Generating a Gaussian stochastic signal

Lets start by generating a Gaussian time series signal. The duration is set to 3 hours and sampling rate is 10Hz.


In [2]:
t = np.arange(0., 3*3600., 0.1)

The signal will be generated using a rectangular power spectrum between 5 and 15 seconds of period. It is important to use sufficiently many discretizations to obtain a non-repeating approximation.


In [3]:
start_period = 15.
stop_period = 5.

discrete_size = 1000

In [4]:
amp_norm = stats.norm.rvs(size=discrete_size)
phase = stats.uniform.rvs(size=discrete_size)*2.*np.pi

signal_mean = 0.

In [5]:
freq = np.linspace(2.*np.pi*1./start_period, 2.*np.pi*1./stop_period, num=discrete_size)

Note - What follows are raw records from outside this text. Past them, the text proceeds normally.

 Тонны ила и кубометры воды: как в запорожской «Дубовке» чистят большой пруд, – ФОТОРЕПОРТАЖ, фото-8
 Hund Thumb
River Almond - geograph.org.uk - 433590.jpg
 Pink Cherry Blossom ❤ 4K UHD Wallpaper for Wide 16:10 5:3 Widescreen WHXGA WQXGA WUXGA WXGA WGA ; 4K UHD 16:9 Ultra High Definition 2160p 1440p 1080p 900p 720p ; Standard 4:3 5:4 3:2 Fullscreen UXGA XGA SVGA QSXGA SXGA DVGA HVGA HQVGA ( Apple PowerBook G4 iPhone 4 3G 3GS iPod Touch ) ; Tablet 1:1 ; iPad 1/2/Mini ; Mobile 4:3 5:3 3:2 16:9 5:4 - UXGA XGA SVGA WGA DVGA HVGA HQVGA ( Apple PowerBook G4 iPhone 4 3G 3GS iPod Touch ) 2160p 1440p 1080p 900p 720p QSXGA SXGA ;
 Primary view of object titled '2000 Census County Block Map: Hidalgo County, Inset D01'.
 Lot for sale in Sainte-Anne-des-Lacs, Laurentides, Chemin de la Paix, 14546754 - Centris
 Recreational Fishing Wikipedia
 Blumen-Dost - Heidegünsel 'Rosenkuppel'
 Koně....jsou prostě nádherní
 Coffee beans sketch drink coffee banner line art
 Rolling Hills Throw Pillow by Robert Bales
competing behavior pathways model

Generating the signal by super-positioning a large number of cosine functions with stochastic amplitudes and phases.


In [6]:
signal = np.zeros(len(t)) + signal_mean

for i, freq_i in enumerate(freq):
    signal = signal + amp_norm[i]*np.cos(freq_i*t + phase[i])

In [7]:
plt.figure('Snapshot of signal', figsize=(16,9))
plt.title('Snapshot of the signal')
plt.plot(t[1500:2000], signal[1500:2000])
plt.xlabel('Time [s]')
plt.ylabel('Amplitude')
plt.grid()
plt.show()


Statistical analysis of the signal

Lets see if the signal resambles a Guassian signal with zero mean.


In [10]:
descr_stats = stats.describe(signal)

print('mean: {}'.format(descr_stats.mean))
print('std: {}'.format(np.sqrt(descr_stats.variance)))
print('skewness: {}'.format(descr_stats.skewness))

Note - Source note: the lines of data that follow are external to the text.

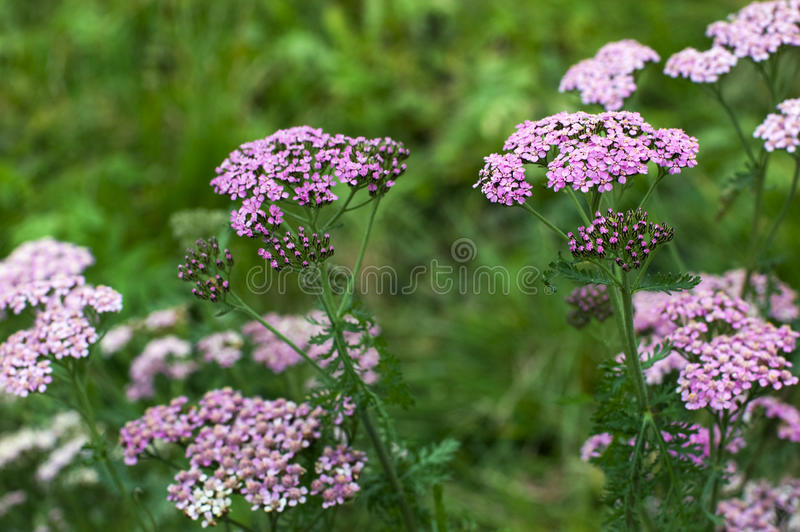 Yarrow cor-de-rosa imagens de stock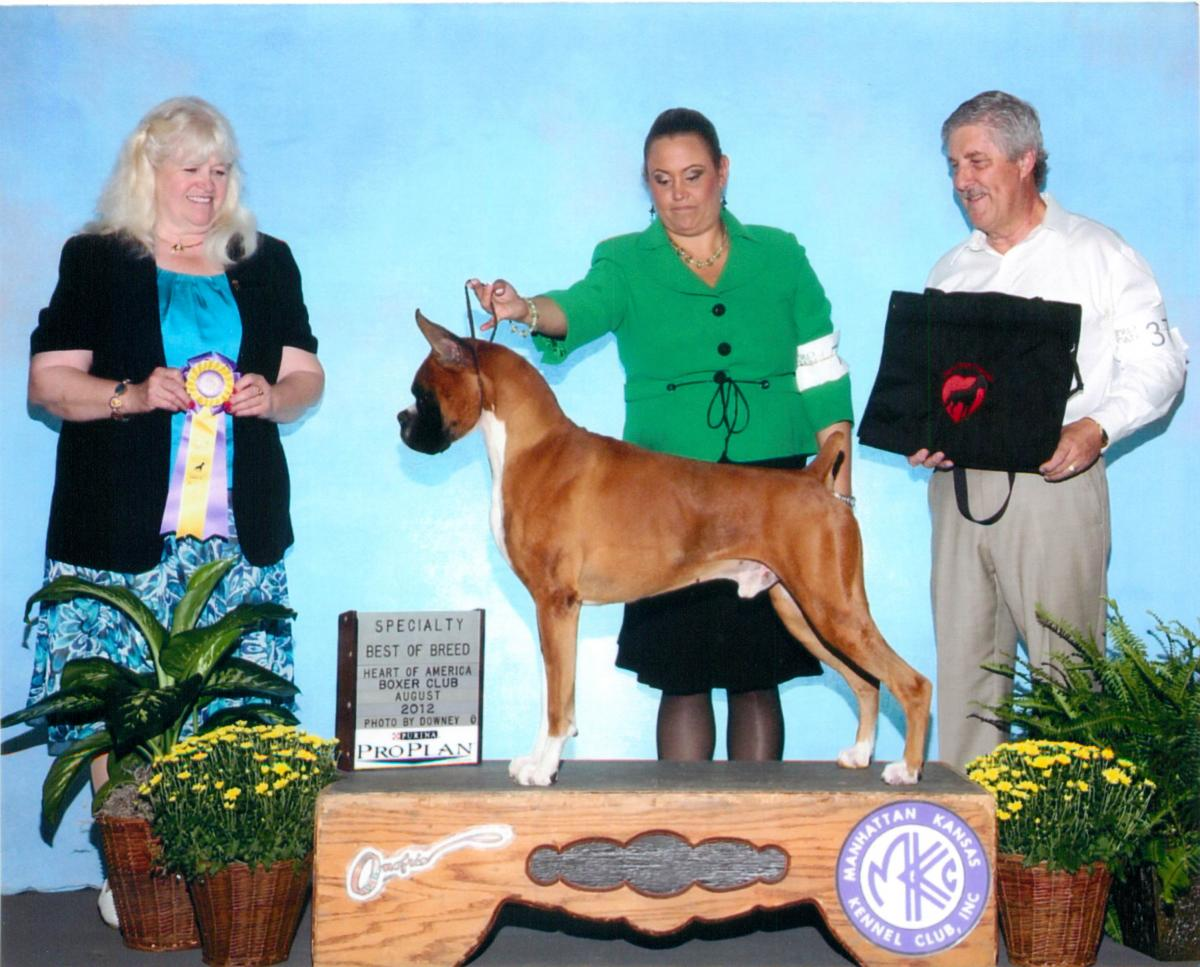 Best of Breed @ 2012 Specialty Show #2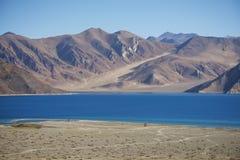 Pangong sjö Ladakh, Indien Royaltyfri Fotografi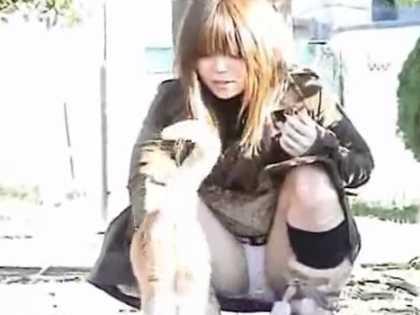 猫を手なづけしゃがみパンチラ!軽く股を開いて純白パンティー丸見えの茶髪ギャル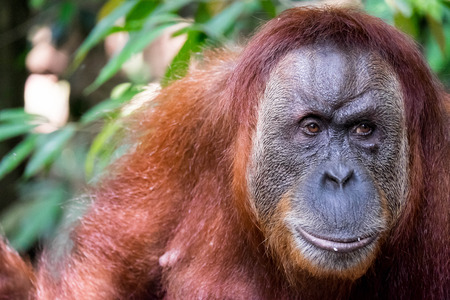 sumatran: Face and shoulders of an adult Sumatran orangutan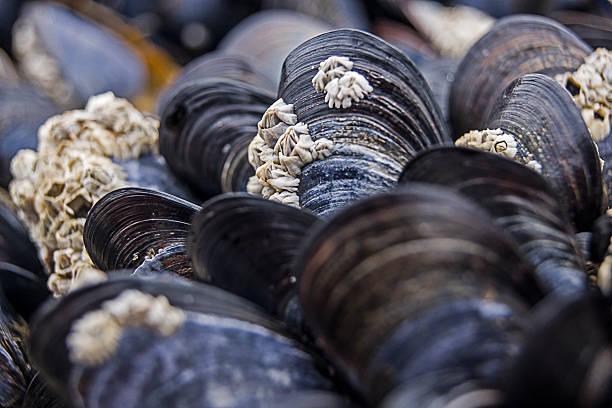 mussels at the beach - moules photos et images de collection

mean: -0.0003558229724597345
std: 22.36264071482929
skewness: 0.001286657211675139

Estimate the normal distribution paramters from data and plot the normal pdf with the histogram for data.


In [11]:
params = stats.norm.fit(signal)
signal_dist = stats.norm(*params)

In [12]:
x = np.linspace(-100, 100, num=200)

In [14]:
plt.figure('Signal histogram', figsize=(16,9))
plt.title('Signal histogram and Normal PDF')
plt.plot(x, signal_dist.pdf(x), color='r')
plt.hist(signal, bins=50, density=True)
plt.show()


It is clear that the signal is indeed Gaussian!

Extreme value analysis

Finding the peaks

evapy package provides robust and fast methods to identify upcrossings and peaks. The declustered peaks refer to the largest peak per upcrossing. hus, for a narrow-banded signal, all peaks are declustered. In this example, declustering will occur for mean-upcrossing.


In [15]:
peak_index = evapy.evstats.argrelmax(signal)
peak = signal[peak_index]

peak_dc_index = evapy.evstats.argrelmax_decluster(signal, x_up=np.mean(signal))
peak_dc = signal[peak_dc_index]

In [16]:
plt.figure('Finding the peaks', figsize=(16,9))
plt.title('Finding the peaks')
plt.plot(t, signal, 'k-', label='signal')
plt.plot(t[peak_dc_index], peak_dc, 'r^', markersize=12, label='peak declustered')
plt.plot(t[peak_index], peak, 'bo', label='peak')
plt.xlabel('Time [s]')
plt.ylabel('Amplitude')
plt.xlim(100,200)
plt.grid()
plt.legend()
plt.show()


Counting upcrossings

Lets find the number of upcrossings for different levels using the evapy package.


In [17]:
uc_0 = evapy.evstats.argupcross(signal, x_up=np.mean(signal))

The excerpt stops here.